##### ページ本文 #####

一方、電動化の進展により将来的な雇用者数が減少する可能性が指摘されている。欧州自動車部品工業会は、2035年迄に新車の殆どがEVに移行した場合、欧州における雇用者数に数十万人単位の影響が生じると試算している(図表10 電動化による雇用者数の予測)。
自動車製造における上流領域の重要性も高まっている。リチウムイオン電池(LiB)の最大生産国である中国が、EVの販売・登録台数においても過半のシェアを占めるなど、中国への依存度が高いサプライチェーンとなりつつある(図表11 各国におけるLiB・EVシェア)。
(出所)自動車各社公表資料、欧州自動車部品工業会(CLEPA)、IEA「EV Outlook2024」

今後の展望
各国における電源構成をみると、再生可能エネルギーの導入や火力発電の活用など、状況は大きく異なっている。環境に良いとされているEVではあるが、走行時に使用する電気が化石燃料由来の場合、実質的にはCO2排出を抑制出来ておらず、真に環境に良いとは言えるかは議論の余地がある(図表12 各国における電源構成)。

##### 保存データ #####

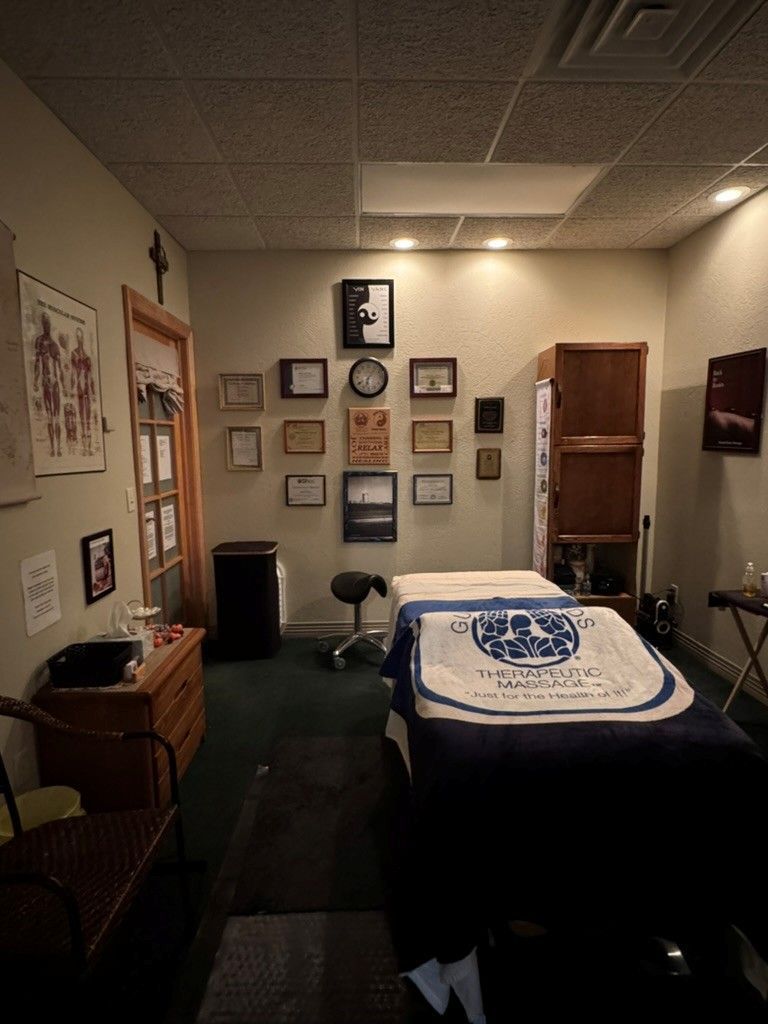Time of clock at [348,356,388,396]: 6:06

#####

→ **課題 1**
ページ本文によると、EVが真に環境に良いと言えるかに議論の余地があるのはなぜか。1〜3文で説明すること。
→ **課題 2**
ページ本文のうち、「(出所)自動車各社公表資料、」で始まり「2 各国における電源構成)。」で終わる部分を、そのまま書き写すこと。
データはページ本文とは関係がない。

→ **正解 1**
走行時に使用する電気が化石燃料由来の場合、実質的にはCO2排出を抑制出来ていないからである。各国の電源構成は、再生可能エネルギーの導入や火力発電の活用など、状況が大きく異なっている。

→ **正解 2**
(出所)自動車各社公表資料、欧州自動車部品工業会(CLEPA)、IEA「EV Outlook2024」

今後の展望
各国における電源構成をみると、再生可能エネルギーの導入や火力発電の活用など、状況は大きく異なっている。環境に良いとされているEVではあるが、走行時に使用する電気が化石燃料由来の場合、実質的にはCO2排出を抑制出来ておらず、真に環境に良いとは言えるかは議論の余地がある(図表12 各国における電源構成)。